Gel electrophoresis and staining with esterase substrates.Extracts of S. aurantia or E. coli were subjected to nondenaturing electrophoresis in which the separating gel was 7.5% acrylamide, the stacking gel was 3.5% acrylamide, and the buffer was 38 mM glycine–5 mM Tris HCl (pH 8.3) (31). Approximately 25 μg of each extract was put in each lane; the sample buffer was 50 mM Tris (pH 6.8)–3% bromophenol blue–35% glycerol. Electrophoresis was run at 125 V and at 4°C. The protein standards were phosphorylaseb, bovine serum albumin, and ovalbumin. Afterwards, the gels were soaked in 100 mM potassium phosphate (pH 6.5) for 10 min and then incubated in the same buffer with either α-napthyl acetate (5 mM) and Fast Blue RR (0.4 mg/ml) for 1 h (20) or 0.02% 4-methylumbelliferyl acetate for 10 min (9). Bands were visualized under white light for hydrolysis of α-napthyl acetate or under long-wavelength UV light for hydrolysis of 4-methylumbelliferyl acetate. To determine whether the cell components with esterase activity with these other substrates also had diacetyl chloramphenicol esterase activity, gel slices were excised from unstained gels. The slices were obtained from the same regions of the lanes of S. aurantia or E. coli extracts that had esterase activity by the colorimetric assays. Slices from above and below the identified bands were included as controls. The gel slices were added to 0.5 ml of PBS with 50 μg of diacetyl chloramphenicol/ml, incubated at 37°C for 4 h, and then analyzed by the plate bioassay as described above.

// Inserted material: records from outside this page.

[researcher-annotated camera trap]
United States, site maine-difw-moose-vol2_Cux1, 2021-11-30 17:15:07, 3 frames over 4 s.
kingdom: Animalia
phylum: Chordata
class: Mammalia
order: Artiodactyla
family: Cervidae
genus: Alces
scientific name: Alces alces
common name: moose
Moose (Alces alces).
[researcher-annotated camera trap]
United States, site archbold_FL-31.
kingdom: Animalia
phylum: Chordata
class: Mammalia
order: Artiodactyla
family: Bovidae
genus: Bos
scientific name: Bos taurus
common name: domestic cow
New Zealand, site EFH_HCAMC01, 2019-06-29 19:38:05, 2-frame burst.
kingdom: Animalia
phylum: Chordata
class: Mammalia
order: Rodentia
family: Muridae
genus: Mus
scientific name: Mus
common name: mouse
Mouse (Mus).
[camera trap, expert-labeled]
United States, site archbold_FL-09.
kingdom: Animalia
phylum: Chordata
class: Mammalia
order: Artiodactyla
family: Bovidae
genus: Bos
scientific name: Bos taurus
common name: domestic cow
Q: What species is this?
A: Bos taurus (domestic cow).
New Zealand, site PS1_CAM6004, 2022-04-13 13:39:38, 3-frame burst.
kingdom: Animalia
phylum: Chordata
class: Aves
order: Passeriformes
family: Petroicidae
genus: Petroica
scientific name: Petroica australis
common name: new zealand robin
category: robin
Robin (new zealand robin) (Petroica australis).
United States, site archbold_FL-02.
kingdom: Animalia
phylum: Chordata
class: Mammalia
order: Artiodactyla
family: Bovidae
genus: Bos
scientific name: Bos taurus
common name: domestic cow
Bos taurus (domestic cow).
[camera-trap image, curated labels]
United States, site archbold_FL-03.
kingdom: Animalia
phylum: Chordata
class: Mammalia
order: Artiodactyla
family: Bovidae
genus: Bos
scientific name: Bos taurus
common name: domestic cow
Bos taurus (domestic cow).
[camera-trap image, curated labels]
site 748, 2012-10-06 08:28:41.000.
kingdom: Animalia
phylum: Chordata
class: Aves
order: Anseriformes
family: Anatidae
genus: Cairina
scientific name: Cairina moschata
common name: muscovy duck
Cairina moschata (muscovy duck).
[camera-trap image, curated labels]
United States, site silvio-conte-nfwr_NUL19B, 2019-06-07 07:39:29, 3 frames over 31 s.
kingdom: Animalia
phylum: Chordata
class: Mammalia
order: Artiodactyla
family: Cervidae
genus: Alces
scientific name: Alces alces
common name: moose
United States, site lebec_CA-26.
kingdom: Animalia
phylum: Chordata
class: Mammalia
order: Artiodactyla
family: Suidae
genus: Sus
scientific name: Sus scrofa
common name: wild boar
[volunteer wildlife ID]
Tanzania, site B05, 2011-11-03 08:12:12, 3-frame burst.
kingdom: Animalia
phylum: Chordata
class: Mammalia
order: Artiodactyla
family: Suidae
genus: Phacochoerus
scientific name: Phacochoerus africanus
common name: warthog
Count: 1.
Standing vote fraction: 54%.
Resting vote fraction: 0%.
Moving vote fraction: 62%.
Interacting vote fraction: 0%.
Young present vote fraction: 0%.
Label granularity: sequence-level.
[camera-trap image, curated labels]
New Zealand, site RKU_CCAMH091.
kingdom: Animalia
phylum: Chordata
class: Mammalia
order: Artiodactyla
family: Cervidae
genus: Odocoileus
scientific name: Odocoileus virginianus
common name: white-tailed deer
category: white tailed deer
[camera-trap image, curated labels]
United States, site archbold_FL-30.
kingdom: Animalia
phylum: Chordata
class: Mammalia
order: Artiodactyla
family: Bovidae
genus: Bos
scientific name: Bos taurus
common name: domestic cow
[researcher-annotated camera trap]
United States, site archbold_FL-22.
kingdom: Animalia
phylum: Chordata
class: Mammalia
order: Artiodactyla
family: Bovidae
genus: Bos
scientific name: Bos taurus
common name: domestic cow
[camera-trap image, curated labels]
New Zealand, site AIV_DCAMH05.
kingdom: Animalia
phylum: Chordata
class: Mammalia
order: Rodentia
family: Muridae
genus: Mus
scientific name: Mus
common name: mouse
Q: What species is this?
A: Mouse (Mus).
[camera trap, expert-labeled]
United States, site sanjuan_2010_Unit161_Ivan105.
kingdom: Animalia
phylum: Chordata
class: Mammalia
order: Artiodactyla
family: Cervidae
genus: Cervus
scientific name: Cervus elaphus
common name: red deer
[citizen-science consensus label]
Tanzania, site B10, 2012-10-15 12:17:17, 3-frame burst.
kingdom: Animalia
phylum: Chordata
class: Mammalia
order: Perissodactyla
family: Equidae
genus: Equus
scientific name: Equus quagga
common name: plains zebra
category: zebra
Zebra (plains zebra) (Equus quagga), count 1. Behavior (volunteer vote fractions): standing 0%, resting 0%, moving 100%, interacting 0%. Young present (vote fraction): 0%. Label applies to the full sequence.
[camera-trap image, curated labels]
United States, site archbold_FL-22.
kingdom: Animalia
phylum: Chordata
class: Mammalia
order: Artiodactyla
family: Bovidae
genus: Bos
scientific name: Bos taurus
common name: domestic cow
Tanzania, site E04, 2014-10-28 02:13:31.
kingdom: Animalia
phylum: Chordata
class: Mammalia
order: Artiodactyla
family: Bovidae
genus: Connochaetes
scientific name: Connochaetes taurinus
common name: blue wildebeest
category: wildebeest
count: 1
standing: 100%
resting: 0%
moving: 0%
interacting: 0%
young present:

HPLC.High-performance liquid chromatography (HPLC) was performed at Rocky Mountain Instruments Laboratories (Fort Collins, Colo.). The system consisted of the following: a 250- by 4.6-mm C₁₈ column (Yamamura Chemical Company, Kyoto, Japan) with a 120-Å pore size; a Spectra-Physics (San Jose, Calif.) IsoChrom pump and 8780 autosampler with a 20-μl loop; a Hitachi (San Jose, Calif.) 655A UV detector with a 10-μl flow cell, set at 278 nm; and a Waters (Milford, Mass.) Millennium data system with a SATIN module (A/D converter). The mobile phase was 525 ml of HPLC-grade water, 475 ml of acetonitrile, 1 ml of acetic acid, and 500 mg of ammonium acetate (Fisher). This was filtered through a 0.45-μm-pore-size nylon filter (Whatman, Clifton, N.J.), and the flow rate was 1.5 ml/min. Chloramphenicol diacetate and chloramphenicol were the standards. For the assay, 450 μg of protein from an S. aurantia cell extract, which was prepared as described above, was added to 300 μg of diacetyl chloramphenicol in a final reaction volume of 630 μl. At 0, 30, and 60 min after the start of the reactions, 50-μl samples were removed, dried, and resuspended in the mobile phase. In one experiment the extract was boiled for 10 min before the start of the reaction.